Cuando pienso en mi historia, el adjetivo que me viene siempre a la cabeza es “normalidad”. Mi vida está llena de normalidad, o al menos de lo que he vivido siempre como normal. Nací en Bilbao en una familia en la que fui querida, cuidada, acompañada… soy la segunda de cuatro hermanos. He crecido entre valores cristianos, entre gente buena, en una familia, donde, si bien, no teníamos prácticas excesivamente piadosas, sí valorábamos la participación en la Misa dominical y nos inculcaban desde pequeños la costumbre de terminar el día con una breve oración antes de dormirnos, pero sobre todo, el amor al prójimo y el hacer el bien siempre que se pudiera. Más allá de eso, una vida bañada en su cotidianidad por ciertos ambientes religiosos, el colegio, los grupos parroquiales en los que cada uno según nuestra edad participábamos, sin faltar los amigos, las fiestas y celebraciones familiares, la pasión por la vida, la música, la naturaleza, en definitiva, la belleza en cualquiera de sus expresiones. Y, eso sí, una cierta incomprensión por mi parte, cuando le oía decir a mi madre que para ella el más importante en la vida era Dios…
Y en esta rutina diaria se fue colando, en mis años de colegio, una amistad con las que desde los diez años, fueron mis educadoras y acabaron siendo mis amigas… las “monjas” de mi colegio, el Madre de Dios.
Y creo que básicamente estos son los dos vínculos de los que Dios se valió para llegar a mi corazón, la presencia de Dios en mi familia y la amistad con aquellas que le servían con alegría y entrega en su vocación educadora en el colegio. Ah, y mi amiga Carolina, que fue quien me acercó a las hermanas fuera del horario escolar, que es donde se forjan las verdaderas amistades…

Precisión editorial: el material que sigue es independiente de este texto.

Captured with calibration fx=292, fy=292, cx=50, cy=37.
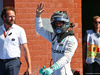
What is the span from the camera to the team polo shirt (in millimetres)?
5168

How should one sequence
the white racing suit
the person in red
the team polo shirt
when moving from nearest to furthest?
the white racing suit → the team polo shirt → the person in red

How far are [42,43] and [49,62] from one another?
20.5 inches

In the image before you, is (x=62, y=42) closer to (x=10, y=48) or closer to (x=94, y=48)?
(x=10, y=48)

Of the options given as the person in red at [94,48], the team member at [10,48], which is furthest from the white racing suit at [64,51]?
the person in red at [94,48]

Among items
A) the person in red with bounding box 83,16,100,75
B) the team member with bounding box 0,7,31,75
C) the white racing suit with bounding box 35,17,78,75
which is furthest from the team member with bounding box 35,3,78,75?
the person in red with bounding box 83,16,100,75

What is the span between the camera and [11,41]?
5.19 meters

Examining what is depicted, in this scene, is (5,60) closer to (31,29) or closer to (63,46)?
(63,46)

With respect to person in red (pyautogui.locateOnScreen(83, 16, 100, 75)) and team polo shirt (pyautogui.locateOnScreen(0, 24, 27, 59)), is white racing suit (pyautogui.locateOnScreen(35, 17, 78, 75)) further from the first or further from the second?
person in red (pyautogui.locateOnScreen(83, 16, 100, 75))

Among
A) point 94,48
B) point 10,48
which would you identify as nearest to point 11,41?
point 10,48

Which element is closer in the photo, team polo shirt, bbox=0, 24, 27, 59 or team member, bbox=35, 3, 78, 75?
team member, bbox=35, 3, 78, 75

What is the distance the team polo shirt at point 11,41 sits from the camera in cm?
517

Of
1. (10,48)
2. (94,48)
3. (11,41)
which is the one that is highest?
(11,41)

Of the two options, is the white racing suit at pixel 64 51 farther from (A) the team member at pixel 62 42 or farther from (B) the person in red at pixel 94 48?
(B) the person in red at pixel 94 48

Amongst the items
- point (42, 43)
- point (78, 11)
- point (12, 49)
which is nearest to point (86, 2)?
point (78, 11)
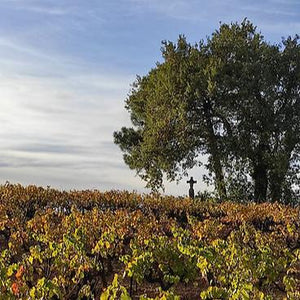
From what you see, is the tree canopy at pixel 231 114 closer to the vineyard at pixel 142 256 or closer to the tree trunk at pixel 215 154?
the tree trunk at pixel 215 154

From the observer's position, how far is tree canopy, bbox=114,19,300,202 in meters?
30.0

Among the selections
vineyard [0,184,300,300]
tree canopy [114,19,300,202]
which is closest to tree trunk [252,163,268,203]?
tree canopy [114,19,300,202]

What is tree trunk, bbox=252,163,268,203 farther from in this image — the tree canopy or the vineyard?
the vineyard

Sin embargo, nada hacía presagiar, al menos para mi, que este fuera a ser mi camino. Siempre había querido ser médico, vocación, que aún hoy me encanta… y nunca me planteé ser otra cosa, llegando, incluso a no comprender cómo mi mejor amiga, iba a ser capaz de entrar al noviciado, que para mí era algo impensable…
Pero así es Dios de sorprendente. Sin darnos cuenta nos va llevando por su camino.
No puedo decir que haya habido grandes revelaciones, momentos impactantes, señales luminosas… no, siempre todo muy “normal”… Y dentro de esta normalidad, me fui sintiendo cada vez más identificada con las hermanas, con su vocación, con su misión… sobre todo me gustaba estar con ellas y estar con Él en la capilla cuando iba a visitarlas. Me fui enamorando…
Siempre había dicho que aquello no era para mi, que no quería ser monja, quería ser médico, hasta que empecé a darme cuenta de lo que estaba pasando y pasé, aunque no sin resistirme, del ¿por qué yo? al ¿por qué no? Porque la verdad era que en el fondo aquella vida me atraía.
Y desde entonces, me he limitado a estar disponible. De manera natural se fueron creando unos vínculos con la Congregación, que hoy en día son tan fuertes como los de mi propia familia. Me he acostumbrado a confiar en Él y a decirle que sí… y hoy, más de treinta años después, puedo decir que no me arrepiento. Que por cada sí, que yo le doy Él me da mucho más. Que me ha llevado por el mundo, me ha puesto a prueba, me ha exigido superarme varias veces, pero nunca me ha dejado sola, y que me hace inmensamente feliz.
Sigo disfrutando de lo bello, de la música, de la naturaleza, de la amistad, solo que ahora, lo hago más conscientemente y en compañía de quien es el origen de esta belleza, con la certeza de que está conmigo siempre (Mt 28, 20) y con la confianza de que quien comenzó esta obra buena la llevará a su plenitud. (Fil. 1,6).